The rest of the paper is organized as follows. In Section II we provide a background of CLR and DPR and briefly survey related work. We describe the system model and estimation methods for the QoS metrics in Section III. The proposed methodology for DPR-based system design is explained in Section IV. In Section V we discuss the results of the evaluation of the proposed methodology. We conclude the paper in Section VI with a brief summary and discussions on the scope for related future work.

### II. BACKGROUND AND RELATED WORK

For all intents and purposes in the current article, we express the QoS requirements of an embedded systems in terms of (1) functional reliability – the probability of correctness in computation results, (2) average makespan – the average time taken for execution of an application and (3) system lifetime – the expected duration of predictable fail-free system operation. Additional metrics, such as power and energy, can be easily integrated into our methodology.

### A. Cross-layer Reliability

In contrast to the single-layer phenomenon-based design approach, the cross-layer approach provides a more application-specific and cost-efficient method for QoS-aware system design. As discussed in [6], implementing separate fault tolerance stages at different layers can result in reduced power and area overheads.
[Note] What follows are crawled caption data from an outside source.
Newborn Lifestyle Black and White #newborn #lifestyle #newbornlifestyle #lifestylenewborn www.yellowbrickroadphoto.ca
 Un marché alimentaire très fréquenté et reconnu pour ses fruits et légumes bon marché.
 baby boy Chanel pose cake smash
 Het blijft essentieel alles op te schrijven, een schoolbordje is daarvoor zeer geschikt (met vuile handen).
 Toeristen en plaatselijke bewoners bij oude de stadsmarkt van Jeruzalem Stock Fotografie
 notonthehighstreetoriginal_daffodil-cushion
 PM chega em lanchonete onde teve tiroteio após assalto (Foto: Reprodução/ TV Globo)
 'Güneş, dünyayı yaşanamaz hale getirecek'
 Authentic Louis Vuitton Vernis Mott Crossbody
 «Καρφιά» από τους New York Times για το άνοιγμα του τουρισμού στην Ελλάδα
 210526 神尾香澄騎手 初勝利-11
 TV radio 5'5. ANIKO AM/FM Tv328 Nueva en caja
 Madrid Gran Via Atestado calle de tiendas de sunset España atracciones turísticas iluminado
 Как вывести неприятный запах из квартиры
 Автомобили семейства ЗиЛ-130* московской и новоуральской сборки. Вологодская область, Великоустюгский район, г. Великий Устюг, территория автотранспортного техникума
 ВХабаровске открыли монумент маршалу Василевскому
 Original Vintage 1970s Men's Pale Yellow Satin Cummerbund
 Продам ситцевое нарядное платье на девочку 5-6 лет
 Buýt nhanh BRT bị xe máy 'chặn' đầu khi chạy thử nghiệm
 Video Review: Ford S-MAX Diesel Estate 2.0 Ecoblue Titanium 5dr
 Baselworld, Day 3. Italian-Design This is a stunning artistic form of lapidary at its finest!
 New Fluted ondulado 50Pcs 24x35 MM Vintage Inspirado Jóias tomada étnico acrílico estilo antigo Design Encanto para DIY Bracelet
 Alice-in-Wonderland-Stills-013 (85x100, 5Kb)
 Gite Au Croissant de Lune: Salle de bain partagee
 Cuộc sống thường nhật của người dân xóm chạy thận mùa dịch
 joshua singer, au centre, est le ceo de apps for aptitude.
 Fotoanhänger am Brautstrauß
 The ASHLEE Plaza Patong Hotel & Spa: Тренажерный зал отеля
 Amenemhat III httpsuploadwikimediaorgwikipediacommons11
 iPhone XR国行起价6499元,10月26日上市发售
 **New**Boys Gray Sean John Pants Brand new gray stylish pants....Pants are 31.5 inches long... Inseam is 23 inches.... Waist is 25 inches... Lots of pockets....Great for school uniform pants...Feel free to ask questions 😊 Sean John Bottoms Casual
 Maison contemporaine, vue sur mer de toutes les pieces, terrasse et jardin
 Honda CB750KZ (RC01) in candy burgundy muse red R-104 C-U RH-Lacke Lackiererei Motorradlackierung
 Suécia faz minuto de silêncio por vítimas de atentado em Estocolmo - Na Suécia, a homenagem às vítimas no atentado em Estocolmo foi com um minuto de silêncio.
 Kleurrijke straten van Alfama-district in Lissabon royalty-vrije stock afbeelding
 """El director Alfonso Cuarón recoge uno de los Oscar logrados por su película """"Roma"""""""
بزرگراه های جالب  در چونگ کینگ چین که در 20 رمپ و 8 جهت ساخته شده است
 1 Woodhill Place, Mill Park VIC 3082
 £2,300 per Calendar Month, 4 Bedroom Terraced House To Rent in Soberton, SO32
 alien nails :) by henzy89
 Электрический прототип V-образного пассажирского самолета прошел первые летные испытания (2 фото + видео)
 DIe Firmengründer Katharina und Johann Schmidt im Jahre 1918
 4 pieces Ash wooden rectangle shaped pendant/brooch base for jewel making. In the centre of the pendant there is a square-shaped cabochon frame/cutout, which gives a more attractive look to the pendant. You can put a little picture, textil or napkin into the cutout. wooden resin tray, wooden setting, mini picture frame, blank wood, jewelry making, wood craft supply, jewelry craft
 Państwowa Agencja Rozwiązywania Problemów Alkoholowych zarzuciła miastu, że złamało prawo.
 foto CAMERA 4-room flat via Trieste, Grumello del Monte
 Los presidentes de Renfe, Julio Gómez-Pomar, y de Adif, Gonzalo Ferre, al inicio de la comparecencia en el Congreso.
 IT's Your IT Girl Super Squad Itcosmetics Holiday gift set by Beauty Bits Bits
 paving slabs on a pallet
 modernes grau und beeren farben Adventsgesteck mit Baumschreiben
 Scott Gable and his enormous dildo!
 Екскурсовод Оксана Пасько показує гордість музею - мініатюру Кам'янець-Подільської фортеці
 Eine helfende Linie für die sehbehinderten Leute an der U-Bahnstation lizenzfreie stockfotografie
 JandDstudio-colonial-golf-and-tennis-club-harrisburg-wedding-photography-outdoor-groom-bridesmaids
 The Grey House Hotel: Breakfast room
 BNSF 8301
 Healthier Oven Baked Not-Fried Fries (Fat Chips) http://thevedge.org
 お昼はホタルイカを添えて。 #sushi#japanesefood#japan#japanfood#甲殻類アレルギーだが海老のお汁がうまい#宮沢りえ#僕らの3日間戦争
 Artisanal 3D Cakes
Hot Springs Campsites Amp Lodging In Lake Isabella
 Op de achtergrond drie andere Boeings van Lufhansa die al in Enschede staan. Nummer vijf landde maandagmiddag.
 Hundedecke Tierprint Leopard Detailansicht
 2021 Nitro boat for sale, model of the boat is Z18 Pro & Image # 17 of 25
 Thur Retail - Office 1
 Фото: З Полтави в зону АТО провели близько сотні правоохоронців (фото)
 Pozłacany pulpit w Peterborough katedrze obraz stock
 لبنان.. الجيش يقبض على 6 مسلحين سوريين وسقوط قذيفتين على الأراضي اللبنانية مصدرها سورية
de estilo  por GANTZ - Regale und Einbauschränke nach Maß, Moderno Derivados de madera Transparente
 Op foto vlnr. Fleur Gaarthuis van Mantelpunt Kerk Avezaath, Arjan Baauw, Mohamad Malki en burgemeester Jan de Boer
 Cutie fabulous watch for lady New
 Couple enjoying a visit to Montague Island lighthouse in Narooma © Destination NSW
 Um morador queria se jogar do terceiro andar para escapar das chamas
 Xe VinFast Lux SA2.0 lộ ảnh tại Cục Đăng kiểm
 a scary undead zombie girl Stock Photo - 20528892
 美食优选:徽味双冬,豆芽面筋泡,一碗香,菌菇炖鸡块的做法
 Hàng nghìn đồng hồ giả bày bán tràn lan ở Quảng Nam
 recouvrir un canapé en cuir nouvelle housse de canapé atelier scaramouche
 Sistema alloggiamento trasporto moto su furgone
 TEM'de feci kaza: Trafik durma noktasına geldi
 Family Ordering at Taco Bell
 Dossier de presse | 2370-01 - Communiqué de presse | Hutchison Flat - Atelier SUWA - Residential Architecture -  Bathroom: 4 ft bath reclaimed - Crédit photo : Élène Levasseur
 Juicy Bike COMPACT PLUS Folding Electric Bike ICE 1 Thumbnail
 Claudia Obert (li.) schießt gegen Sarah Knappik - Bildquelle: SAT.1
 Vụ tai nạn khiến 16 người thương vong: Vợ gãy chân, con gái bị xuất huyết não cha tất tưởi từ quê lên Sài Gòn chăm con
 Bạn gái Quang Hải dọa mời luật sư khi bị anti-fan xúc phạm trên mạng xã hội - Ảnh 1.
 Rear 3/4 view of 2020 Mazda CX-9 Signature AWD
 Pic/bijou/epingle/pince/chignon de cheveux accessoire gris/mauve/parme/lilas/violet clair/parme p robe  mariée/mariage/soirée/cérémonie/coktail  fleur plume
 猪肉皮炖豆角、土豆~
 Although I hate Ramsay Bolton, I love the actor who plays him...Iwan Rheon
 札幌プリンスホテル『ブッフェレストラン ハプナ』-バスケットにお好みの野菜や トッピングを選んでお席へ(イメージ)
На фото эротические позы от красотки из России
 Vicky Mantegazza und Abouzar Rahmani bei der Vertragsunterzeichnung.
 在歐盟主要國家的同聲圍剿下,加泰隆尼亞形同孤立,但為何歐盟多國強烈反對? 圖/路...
Further, distributing fault tolerance tasks to higher layers enable the designer to take advantage of the masking effects of more layers [7]. For reconfigurable systems, CLR-based runtime adaptation approaches were proposed in [8, 9]. While in [9], the authors propose a methodology to adapt to changes in the operating environment by switching between spatial and temporal redundancy-based methods, in [8] a reactive approach to detect and mitigate the effect of SEUs is proposed.

### B. Dynamic Partial Reconfiguration

DPR offers a method for mitigating permanent faults [5, 10, 11]. Most of the proposed approaches for reliability improvement focus on increasing system lifetime by pro-actively reducing the stress on PRRs by both design-time and runtime methods. In [11], a cross-layer aging-aware placement method for accelerators in FPGA-based runtime reconfigurable architectures is proposed. The described methodology involves module diversification, as proposed in [10], during synthesis and stress-aware placement at runtime to reduce wear-out. Similarly, in [5], the authors use scheduling and system partitioning to improve system lifetime by wear-leveling and providing more redundancy to PRMs that induce faster aging.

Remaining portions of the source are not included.